Why fidgeting is good medicine
Are you a fidgeter?
From now on, you can ignore the frequent requests you undoubtedly receive to just sit still. A new study finds that fidgeting — the toe-tapping, foot-wagging and other body movements that annoy your co-workers — is in fact good for your health.
Sitting is one of the scourges of modern life. We sit during meetings, automobile and airplane trips, while completing lengthy work assignments and while binge-watching Stranger Things. Studies of movement patterns indicate that most of us spend between eight and 10 hours a day seated. During that time, our bodies and, in particular, our legs barely move.
The health consequences of this muscular immobility are well documented and include an increased risk for weight gain, as well as diabetes, since unused muscles in the legs do not pull sugar from the blood, leading to a dangerous rise in blood sugar.
But the most immediate impact of oversitting is on our vasculature. Studies show that uninterrupted sitting causes an abrupt and significant decline in blood flow to the legs. This is problematic since, when blood flow drops, friction along the vessel walls also declines. The cells that line these walls, which can sense changes in the friction, begin to pump out proteins that contribute over time to hardening and narrowing of the arteries. This may make biological sense, because arteries don’t need to be as flexible when there isn’t much blood in them, but when the blood flow increases, the blood vessel remains stiff, increasing blood pressure and raising the risk for atherosclerosis.
We can combat that situation easily by standing up and moving, causing leg muscles to contract and blood flow to remain steady.
“But there are many situations in which people cannot just stand up,” such as during long meetings or car trips, said Jaume Padilla, an assistant professor of nutrition and exercise physiology at the University of Missouri in Columbia, who led the new study.
So Padilla and his colleagues began to consider other, relatively unobtrusive and practical ways that someone might combat the decline in blood flow associated with sitting.

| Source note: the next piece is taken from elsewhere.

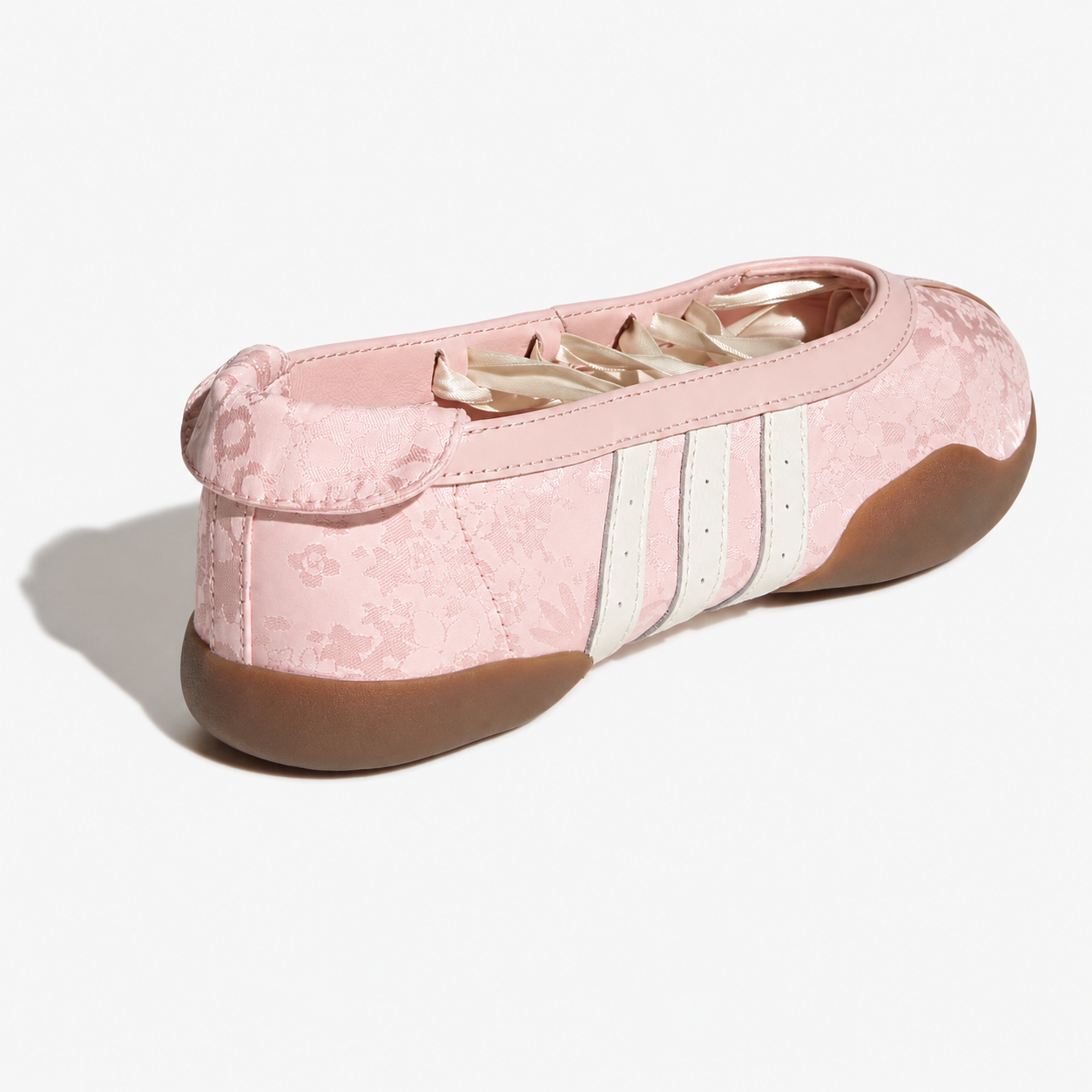 Taekwondo Mei Ballet soft pink floral-patterned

For the new study, which was published in July in The American Journal of Physiology Heart and Circulatory Physiology, they hit upon fidgeting.
Padilla and his colleagues thought it was conceivable that lower-body fidgeting might also result in enough muscular activity to elevate blood flow to the legs.

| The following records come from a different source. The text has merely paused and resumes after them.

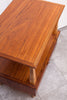 Mid Century Walnut & Elm Nightstand/Side Table, Refinished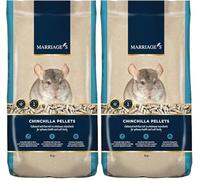 Marriage’s - Chinchilla Food for a Healthy Weight and Immune System, High Fibre Pellets, 100% Nutri Pressed, Supports Dental Health, Suitable for All Ages (1kg) (Pack of 2)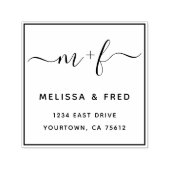 Einfache kalligraphische Rücksendeadresse Permastempel (Design)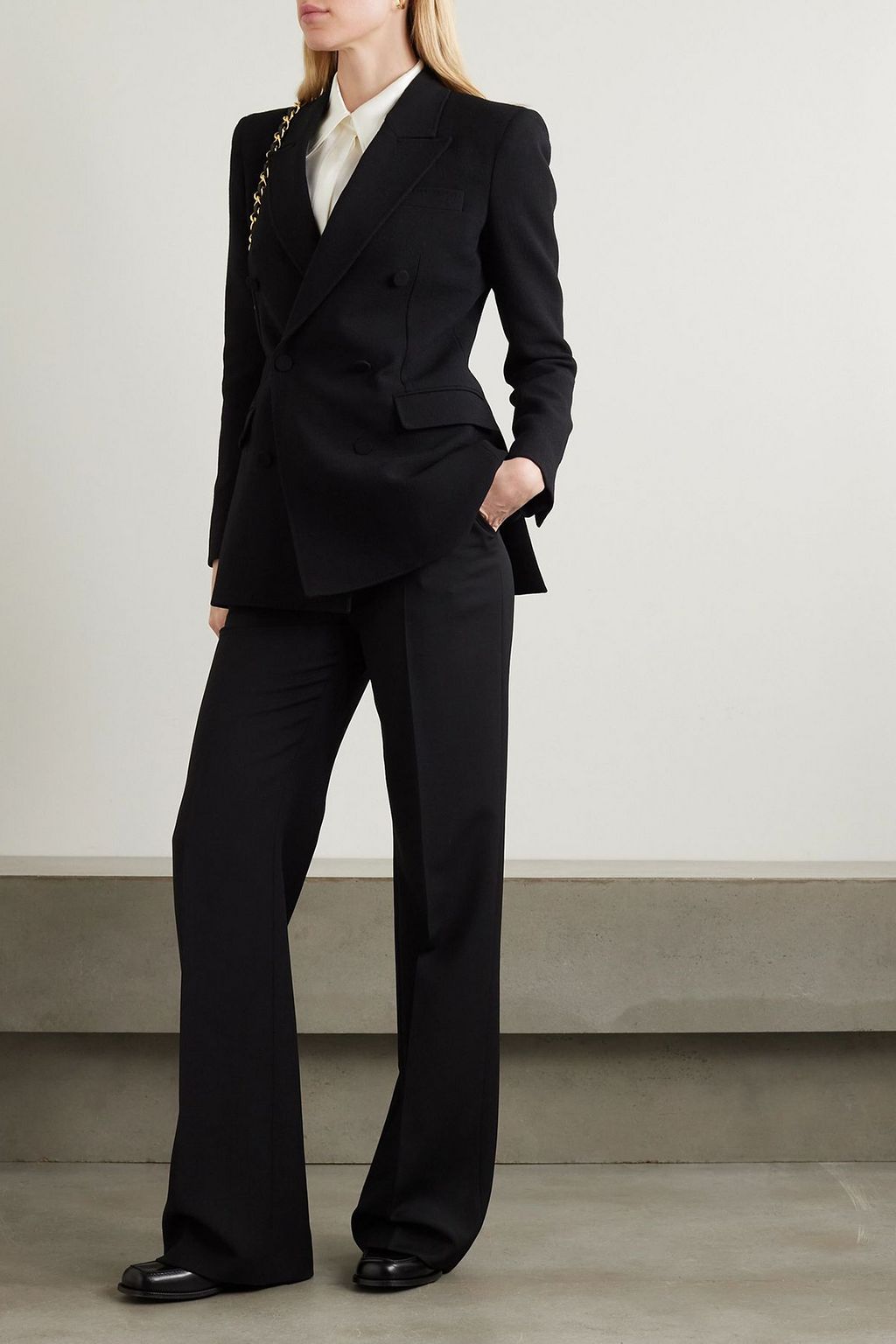 GABRIELA HEARST Gavin double-breasted wool-crepe blazer | THE OUTNET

To test that possibility, they recruited 11 healthy college students and, using ultrasound and a blood pressure cuff, first measured the level of normal blood flow through one of the main arteries in their legs and determined how well that artery responded to changes in blood pressure — a marker of arterial health.
Then they asked each subject to sit for three hours in front of a desk. The volunteers could study, work on their computers, talk on the phone or otherwise amuse themselves but, for those three hours, were not allowed to rise.

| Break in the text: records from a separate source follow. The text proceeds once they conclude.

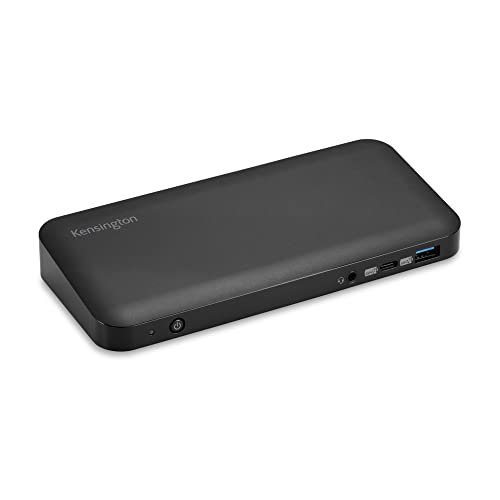 Open Box KENSINGTON SD4840P TRIPLE 4K DISPLAY USB-C DRIVERLESS DOCKING STATION - BLACK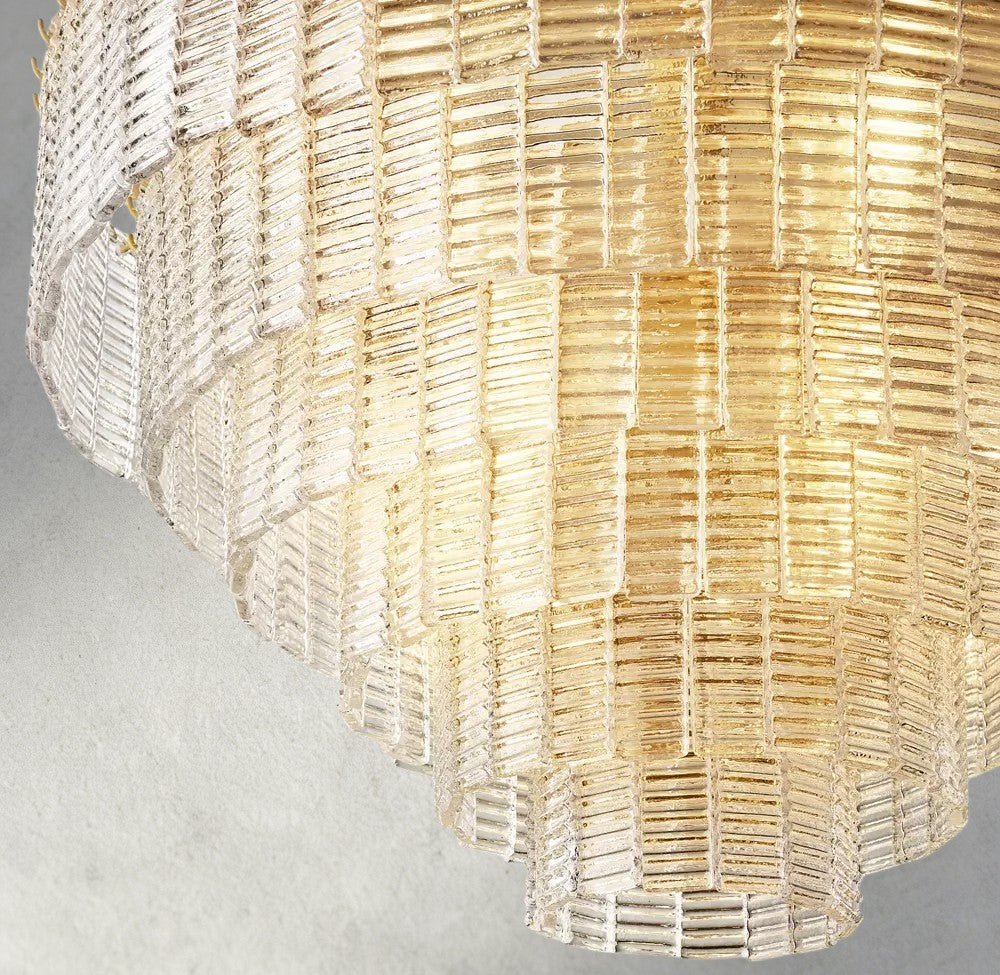 Siraue Clear Glass Round Chandelier 41", 52", 65" - briglamps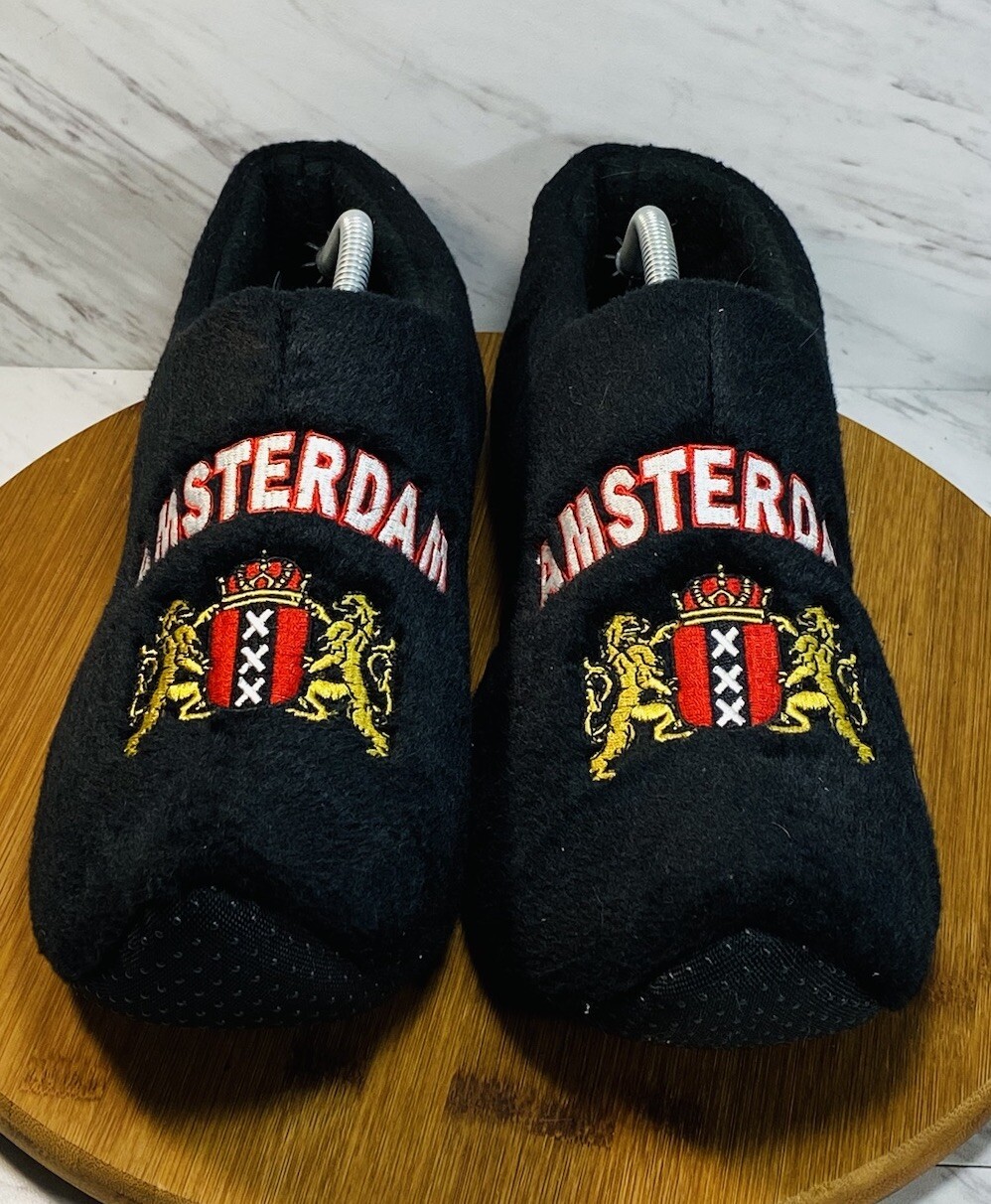 Amsterdam Clog Slippers Black Size 10-11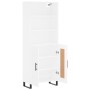 Tall white plywood sideboard 69.5x34x180 cm by vidaXL, Sideboards - Ref: Foro24-3189981, Price: 142,99 €, Discount: %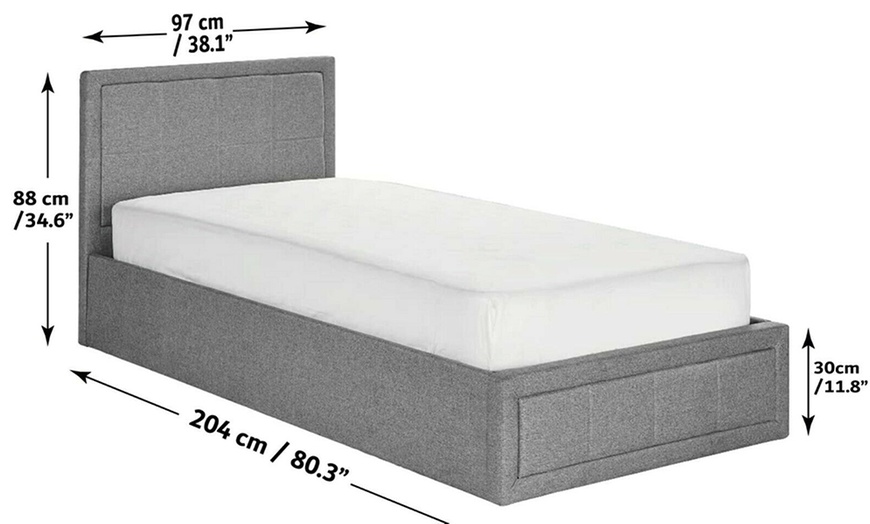 Image 39: Ottoman Bed Range with Optional Mattress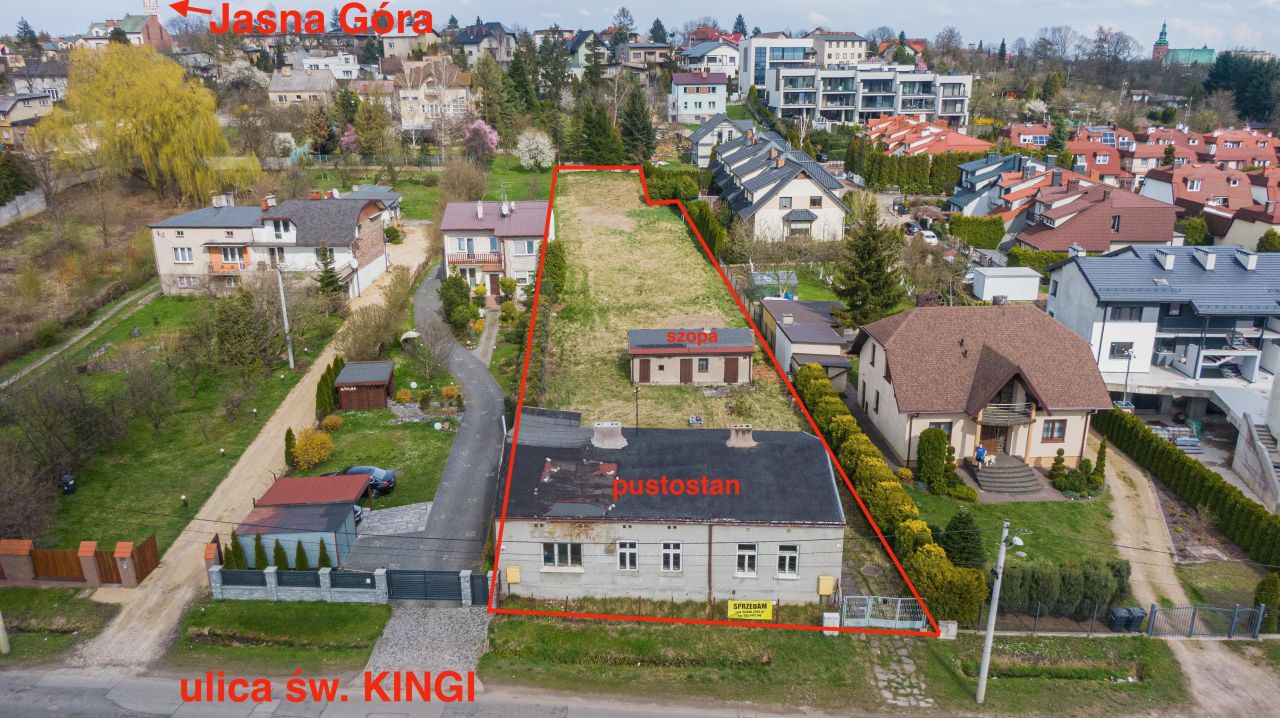 Działka inwestycyjna Częstochowa Podjasnogórska , ul. św. Kingi. Zdjęcie 3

Most importantly, they asked the volunteers to keep one leg perfectly still, the foot flat against the floor and unmoving. With the other leg, the volunteers were told to fidget — tapping their heels against the ground for one minute and then staying still for four minutes. (A clock chimed to let them know when to start or stop fidgeting.)
Over the course of the three hours, the researchers monitored the blood flow in the volunteers’ leg arteries.
The blood flow in the unmoving leg declined precipitously, but it rose in the fidgeting leg, compared both to baseline levels and to the unmoving leg.
More striking, at the end of the three hours, when the researchers again tested the ability of the volunteers’ arteries to respond to changes in blood pressure, the vessel in the unmoving leg no longer worked as well as it had during baseline testing, which suggests it was already not as healthy as it had been.
But the artery in the volunteers’ fidgeting leg responded as well as or better than it had at baseline to changes in blood pressure.
“To be honest, we were surprised by the magnitude of the difference” between the two legs, Padilla said.
“We had expected that fidgeting might attenuate” the reduction in blood flow and any subsequent acute changes in vessel health, he said, but the differences in terms of blood flow and subsequent arterial function were much more significant than they had anticipated.
“The muscular contractions associated with fidgeting are really quite small,” he said, “but it appears that they are sufficient” to combat some of the unhealthy consequences of sitting.
Of course, the study was small, short term and involved only healthy young people. It also did not retest the volunteers’ vascular function after they had risen and begun to move around normally. Padilla said he thought it was likely that any undesirable consequences from this single session of not moving would soon disappear.
But repeated bouts of muscular stillness could over time cause such effects to become permanent, he said.
So if you can’t rise and walk around during your next lengthy meeting, he said, tap your toes. Bob your feet. Keep your legs in motion somehow, no matter how slight. And if your spouse or aisle mate should frown in annoyance, point out that science now says that fidgeting is good medicine.